* Selected excerpt
◆ ◆ ◆ ◆ ◆

[Numpy-discussion] binary shift for ndarray
Robert Kern
robert.kern at gmail.com
Wed May 20 16:18:49 EDT 2009
On Wed, May 20, 2009 at 14:46, dmitrey <dmitrey.kroshko at scipy.org> wrote:
> On May 20, 10:34 pm, Robert Kern <robert.k... at gmail.com> wrote:
>> On Wed, May 20, 2009 at 14:24, dmitrey <dmitrey.kros... at scipy.org> wrote:
>> > hi all,
>>
>> > suppose I have A that is numpy ndarray of floats, with shape n x n.
>>
>> > I want to obtain dot(A, b), b is vector of length n and norm(b)=1, but
>> > instead of exact multiplication I want to approximate b as a vector
>> > [+/- 2^m0, ± 2^m1, ± 2^m2 ,,, ± 2^m_n], m_i are integers, and then
>> > invoke left_shift(vector_m) for rows of A.
>>
>> You don't shift floats. You only shift integers. For floats,
>> multiplying by an integer power of 2 should be fast because of the
>> floating point representation (the exponent just gets incremented or
>> decremented), so just do the multiplication.
>>
>> > So, what is the simplest way to do it, without cycles of course? Or it
>> > cannot be implemented w/o cycles with current numpy version?
>>
>> It might help if you showed us an example of an actual b vector
>> decomposed the way you describe. Your description is ambiguous.

◆ ◆ ◆ ◆ ◆

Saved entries
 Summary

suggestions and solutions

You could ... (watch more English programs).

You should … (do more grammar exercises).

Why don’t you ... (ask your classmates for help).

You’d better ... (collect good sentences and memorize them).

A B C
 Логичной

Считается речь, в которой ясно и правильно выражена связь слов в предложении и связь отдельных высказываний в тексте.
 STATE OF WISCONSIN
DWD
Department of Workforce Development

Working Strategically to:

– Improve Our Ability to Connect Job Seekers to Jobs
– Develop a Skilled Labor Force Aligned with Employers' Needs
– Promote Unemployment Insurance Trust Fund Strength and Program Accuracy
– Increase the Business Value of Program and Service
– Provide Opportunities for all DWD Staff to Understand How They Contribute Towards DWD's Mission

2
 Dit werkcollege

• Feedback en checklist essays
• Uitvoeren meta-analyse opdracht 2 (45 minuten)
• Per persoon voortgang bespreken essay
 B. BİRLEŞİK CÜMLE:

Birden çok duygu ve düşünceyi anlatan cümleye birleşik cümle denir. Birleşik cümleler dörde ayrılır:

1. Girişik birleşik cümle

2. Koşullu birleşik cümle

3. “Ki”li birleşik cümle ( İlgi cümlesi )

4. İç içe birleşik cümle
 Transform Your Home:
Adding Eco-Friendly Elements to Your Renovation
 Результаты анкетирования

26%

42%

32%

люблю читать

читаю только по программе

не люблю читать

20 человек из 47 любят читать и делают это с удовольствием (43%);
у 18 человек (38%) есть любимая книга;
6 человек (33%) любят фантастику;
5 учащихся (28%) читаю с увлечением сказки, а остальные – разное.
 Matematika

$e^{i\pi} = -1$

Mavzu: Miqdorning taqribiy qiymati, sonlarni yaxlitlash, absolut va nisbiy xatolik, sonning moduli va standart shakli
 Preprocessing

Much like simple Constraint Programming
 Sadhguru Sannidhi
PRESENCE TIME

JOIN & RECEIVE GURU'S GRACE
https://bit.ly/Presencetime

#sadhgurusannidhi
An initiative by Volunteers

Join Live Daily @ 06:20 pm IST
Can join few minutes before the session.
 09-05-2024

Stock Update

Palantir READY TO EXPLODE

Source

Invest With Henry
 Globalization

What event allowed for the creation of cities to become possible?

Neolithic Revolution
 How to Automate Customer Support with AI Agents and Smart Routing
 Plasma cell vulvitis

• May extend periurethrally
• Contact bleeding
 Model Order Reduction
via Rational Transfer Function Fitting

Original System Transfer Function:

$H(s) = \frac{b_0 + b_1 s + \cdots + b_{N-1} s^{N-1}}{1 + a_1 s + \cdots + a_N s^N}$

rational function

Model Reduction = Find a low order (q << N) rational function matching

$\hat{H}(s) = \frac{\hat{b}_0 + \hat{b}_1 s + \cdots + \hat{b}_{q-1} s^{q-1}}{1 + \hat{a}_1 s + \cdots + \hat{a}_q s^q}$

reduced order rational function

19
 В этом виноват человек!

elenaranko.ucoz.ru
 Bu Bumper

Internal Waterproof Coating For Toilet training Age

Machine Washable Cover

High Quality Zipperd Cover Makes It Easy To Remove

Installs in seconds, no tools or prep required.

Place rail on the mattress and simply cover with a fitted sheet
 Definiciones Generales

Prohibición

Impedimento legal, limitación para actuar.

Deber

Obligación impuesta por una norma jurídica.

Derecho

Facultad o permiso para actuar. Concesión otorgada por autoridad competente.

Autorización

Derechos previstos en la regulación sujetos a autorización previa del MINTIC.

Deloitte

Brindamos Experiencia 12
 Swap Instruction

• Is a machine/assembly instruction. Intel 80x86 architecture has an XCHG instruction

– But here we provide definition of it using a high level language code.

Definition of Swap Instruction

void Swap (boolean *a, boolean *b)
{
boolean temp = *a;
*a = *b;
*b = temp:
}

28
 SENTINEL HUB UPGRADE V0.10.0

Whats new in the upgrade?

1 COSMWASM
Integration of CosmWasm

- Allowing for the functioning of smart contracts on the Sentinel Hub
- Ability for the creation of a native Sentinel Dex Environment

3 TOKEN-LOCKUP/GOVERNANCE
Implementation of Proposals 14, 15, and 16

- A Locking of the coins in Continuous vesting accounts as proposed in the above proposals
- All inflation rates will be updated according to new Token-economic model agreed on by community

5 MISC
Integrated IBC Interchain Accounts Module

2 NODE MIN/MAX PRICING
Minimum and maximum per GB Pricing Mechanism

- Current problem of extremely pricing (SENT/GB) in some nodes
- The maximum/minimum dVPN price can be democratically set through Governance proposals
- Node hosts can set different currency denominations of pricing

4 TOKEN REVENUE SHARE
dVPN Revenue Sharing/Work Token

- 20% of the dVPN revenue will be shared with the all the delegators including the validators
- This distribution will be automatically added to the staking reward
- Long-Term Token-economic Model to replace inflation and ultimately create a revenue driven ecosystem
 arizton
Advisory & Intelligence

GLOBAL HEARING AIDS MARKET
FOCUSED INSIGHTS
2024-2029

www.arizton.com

◆ ◆ ◆ ◆ ◆

* Exercises to complete
[1] Can you print the binary-shift post between "[Numpy-discussion] binary shift" and "shape n x n.", inclusive?
[2] Could you write what comes next in the binary-shift post, picking up after its last line?
You won't need the data for any of this.

* Answer section
[1]
[Numpy-discussion] binary shift for ndarray
Robert Kern
robert.kern at gmail.com
Wed May 20 16:18:49 EDT 2009
On Wed, May 20, 2009 at 14:46, dmitrey <dmitrey.kroshko at scipy.org> wrote:
> On May 20, 10:34 pm, Robert Kern <robert.k... at gmail.com> wrote:
>> On Wed, May 20, 2009 at 14:24, dmitrey <dmitrey.kros... at scipy.org> wrote:
>> > hi all,
>>
>> > suppose I have A that is numpy ndarray of floats, with shape n x n.

[2]
>>
>> --
>> Robert Kern
>
> For the task involved (I intend to try using it for speed up ralg
> solver) it doesn't matter essentially (using ceil, floor or round),
> but for example let m_i is
> floor(log2(b_i)) for b_i > 1e-15,
> ceil(log2(-b_i)) for b_i < - 1e-15,
> for - 1e-15 <= b_i <= 1e-15 - don't modify the elements of A related
> to the b_i at all.
I strongly suspect that a plain dot(A, b) will be faster than doing
all of that. With a little bit of work with frexp() and ldexp(), you
could probably do those floor(log2())'s cheaply, but ultimately, you
will still need to do a dot(A, b_prime) at the end. There is no
bit-shift operation available for floats (anywhere, not just numpy);
you have to form the float corresponding to +-2**m and multiply. If
you had many A-matrices and a static b-vector, you might see a tiny
improvement because all of the b_prime elements were exactly of the
form +-2**m, but I doubt it.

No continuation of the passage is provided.